Wherever a line of the data contains "Zealand", copy that line.
*** Source information
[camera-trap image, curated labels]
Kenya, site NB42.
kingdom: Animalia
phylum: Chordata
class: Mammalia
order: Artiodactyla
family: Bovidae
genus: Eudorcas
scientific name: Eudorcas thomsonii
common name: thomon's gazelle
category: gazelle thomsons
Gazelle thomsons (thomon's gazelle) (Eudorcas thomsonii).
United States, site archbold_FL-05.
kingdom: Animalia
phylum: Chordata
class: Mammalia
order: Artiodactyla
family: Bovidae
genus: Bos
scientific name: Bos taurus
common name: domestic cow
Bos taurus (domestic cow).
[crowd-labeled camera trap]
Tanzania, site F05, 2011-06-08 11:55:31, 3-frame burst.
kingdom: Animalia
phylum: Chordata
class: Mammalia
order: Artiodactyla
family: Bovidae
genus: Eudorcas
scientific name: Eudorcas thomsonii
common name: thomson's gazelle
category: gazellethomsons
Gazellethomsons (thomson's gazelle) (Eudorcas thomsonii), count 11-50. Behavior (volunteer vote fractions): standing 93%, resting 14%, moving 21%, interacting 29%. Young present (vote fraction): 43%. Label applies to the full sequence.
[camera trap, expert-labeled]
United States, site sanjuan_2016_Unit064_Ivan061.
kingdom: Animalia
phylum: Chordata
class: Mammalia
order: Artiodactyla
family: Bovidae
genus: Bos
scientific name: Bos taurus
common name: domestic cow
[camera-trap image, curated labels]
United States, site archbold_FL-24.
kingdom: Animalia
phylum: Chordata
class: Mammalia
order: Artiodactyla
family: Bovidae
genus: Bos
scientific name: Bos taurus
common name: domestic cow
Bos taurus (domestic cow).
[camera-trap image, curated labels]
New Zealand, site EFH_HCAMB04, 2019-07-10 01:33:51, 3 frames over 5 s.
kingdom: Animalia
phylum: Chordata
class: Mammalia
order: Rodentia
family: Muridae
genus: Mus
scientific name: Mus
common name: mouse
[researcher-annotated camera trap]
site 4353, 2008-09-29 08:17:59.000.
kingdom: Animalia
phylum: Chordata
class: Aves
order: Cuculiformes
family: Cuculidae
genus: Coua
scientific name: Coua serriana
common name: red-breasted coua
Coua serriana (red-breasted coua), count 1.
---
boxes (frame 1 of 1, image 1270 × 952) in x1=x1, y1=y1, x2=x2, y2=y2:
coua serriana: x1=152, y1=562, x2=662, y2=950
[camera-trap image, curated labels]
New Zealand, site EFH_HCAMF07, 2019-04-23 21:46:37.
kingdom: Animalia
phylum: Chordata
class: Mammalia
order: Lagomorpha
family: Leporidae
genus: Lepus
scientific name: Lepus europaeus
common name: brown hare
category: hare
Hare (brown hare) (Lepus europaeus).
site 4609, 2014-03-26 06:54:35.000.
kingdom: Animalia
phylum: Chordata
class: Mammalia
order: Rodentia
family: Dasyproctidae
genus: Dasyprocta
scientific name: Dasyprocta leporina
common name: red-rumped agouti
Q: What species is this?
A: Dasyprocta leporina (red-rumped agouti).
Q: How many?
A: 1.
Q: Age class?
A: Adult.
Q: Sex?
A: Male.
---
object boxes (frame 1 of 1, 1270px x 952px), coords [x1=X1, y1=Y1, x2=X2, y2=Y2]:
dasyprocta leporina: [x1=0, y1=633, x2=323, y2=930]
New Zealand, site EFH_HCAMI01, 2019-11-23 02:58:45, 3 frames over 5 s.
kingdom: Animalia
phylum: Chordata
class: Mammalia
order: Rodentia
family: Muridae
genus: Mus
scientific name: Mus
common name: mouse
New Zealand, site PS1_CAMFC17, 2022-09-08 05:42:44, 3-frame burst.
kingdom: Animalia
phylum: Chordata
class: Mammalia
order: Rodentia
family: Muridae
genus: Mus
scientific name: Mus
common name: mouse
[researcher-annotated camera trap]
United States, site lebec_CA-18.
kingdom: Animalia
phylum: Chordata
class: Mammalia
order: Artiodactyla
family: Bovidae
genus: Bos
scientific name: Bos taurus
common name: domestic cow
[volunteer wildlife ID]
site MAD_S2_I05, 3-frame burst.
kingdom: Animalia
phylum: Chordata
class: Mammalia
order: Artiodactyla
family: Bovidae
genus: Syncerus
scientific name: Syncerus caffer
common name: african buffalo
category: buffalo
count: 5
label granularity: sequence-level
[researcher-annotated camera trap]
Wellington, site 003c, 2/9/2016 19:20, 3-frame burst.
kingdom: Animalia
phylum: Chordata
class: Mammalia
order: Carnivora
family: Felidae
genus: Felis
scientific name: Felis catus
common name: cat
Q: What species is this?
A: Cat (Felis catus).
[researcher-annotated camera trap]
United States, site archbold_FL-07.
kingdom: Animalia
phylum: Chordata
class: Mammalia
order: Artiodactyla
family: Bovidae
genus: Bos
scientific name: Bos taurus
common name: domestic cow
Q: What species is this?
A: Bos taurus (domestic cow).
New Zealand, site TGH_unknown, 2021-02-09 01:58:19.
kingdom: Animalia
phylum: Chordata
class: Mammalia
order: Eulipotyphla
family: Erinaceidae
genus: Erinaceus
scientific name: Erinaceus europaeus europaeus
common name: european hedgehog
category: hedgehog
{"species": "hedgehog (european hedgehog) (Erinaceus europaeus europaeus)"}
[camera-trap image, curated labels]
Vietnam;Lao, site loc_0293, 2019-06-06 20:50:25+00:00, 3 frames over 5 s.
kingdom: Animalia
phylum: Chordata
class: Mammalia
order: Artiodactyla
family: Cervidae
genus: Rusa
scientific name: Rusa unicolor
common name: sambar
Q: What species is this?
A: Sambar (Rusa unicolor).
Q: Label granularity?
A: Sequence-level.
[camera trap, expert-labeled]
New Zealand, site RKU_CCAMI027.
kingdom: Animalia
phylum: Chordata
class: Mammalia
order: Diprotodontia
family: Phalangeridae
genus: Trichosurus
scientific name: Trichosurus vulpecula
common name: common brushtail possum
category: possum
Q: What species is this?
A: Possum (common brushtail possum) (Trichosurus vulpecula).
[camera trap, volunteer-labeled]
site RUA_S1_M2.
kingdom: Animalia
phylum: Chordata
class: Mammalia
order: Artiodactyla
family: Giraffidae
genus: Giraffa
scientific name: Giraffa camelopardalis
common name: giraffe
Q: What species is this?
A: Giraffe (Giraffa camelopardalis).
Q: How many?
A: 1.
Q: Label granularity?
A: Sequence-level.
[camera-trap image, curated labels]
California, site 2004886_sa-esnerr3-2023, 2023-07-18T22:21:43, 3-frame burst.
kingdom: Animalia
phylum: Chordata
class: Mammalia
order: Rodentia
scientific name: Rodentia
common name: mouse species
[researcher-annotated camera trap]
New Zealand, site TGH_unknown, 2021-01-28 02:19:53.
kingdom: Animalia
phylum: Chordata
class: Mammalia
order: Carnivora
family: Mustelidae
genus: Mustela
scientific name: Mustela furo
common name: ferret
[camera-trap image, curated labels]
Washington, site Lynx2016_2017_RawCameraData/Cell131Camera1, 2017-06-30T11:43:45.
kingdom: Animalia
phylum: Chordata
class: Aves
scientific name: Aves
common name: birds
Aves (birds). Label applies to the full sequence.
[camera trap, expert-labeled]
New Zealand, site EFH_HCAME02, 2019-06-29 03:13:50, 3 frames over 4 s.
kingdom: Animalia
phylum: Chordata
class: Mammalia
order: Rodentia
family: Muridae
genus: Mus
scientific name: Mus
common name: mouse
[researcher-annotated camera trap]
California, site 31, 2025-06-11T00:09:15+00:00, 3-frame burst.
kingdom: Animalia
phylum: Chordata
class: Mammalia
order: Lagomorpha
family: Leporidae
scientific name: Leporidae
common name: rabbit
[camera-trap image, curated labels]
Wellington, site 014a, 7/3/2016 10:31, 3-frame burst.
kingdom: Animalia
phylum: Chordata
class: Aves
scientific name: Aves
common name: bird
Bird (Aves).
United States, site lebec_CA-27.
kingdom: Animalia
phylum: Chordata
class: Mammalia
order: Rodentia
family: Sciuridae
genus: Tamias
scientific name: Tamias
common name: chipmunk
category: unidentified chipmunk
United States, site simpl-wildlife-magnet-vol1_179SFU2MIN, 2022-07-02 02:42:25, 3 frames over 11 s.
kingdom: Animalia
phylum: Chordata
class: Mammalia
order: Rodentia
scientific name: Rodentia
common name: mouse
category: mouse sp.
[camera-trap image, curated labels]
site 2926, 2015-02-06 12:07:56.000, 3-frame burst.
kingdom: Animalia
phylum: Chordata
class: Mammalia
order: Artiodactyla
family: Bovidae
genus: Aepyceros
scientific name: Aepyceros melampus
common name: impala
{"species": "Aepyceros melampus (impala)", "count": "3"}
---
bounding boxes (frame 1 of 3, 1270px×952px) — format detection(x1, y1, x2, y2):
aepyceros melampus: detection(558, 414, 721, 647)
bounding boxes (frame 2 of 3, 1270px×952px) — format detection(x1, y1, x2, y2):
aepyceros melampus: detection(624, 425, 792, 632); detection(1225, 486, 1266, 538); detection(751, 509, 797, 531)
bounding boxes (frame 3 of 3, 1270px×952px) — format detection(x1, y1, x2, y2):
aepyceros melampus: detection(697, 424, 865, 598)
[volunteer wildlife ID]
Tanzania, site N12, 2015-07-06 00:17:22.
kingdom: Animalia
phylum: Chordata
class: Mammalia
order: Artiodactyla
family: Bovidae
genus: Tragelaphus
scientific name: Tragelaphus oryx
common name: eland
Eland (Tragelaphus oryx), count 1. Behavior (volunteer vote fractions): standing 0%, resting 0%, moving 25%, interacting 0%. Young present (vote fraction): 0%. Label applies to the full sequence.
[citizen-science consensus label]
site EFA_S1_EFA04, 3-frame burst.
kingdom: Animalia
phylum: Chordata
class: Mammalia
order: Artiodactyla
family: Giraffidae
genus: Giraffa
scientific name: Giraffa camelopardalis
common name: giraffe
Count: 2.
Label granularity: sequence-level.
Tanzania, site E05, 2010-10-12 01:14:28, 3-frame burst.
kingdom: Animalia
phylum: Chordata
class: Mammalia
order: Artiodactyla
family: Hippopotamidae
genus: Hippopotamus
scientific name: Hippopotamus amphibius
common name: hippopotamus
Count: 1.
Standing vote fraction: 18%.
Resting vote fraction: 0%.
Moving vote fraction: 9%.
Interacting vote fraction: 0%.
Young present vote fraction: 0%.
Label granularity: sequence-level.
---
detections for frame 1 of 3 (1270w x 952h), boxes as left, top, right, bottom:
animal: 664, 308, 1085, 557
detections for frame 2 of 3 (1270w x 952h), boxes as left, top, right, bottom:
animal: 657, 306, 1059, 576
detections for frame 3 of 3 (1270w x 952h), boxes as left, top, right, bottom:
******
Reply to the task
New Zealand, site EFH_HCAMB04, 2019-07-10 01:33:51, 3 frames over 5 s.
New Zealand, site EFH_HCAMF07, 2019-04-23 21:46:37.
New Zealand, site EFH_HCAMI01, 2019-11-23 02:58:45, 3 frames over 5 s.
New Zealand, site PS1_CAMFC17, 2022-09-08 05:42:44, 3-frame burst.
New Zealand, site TGH_unknown, 2021-02-09 01:58:19.
New Zealand, site RKU_CCAMI027.
New Zealand, site TGH_unknown, 2021-01-28 02:19:53.
New Zealand, site EFH_HCAME02, 2019-06-29 03:13:50, 3 frames over 4 s.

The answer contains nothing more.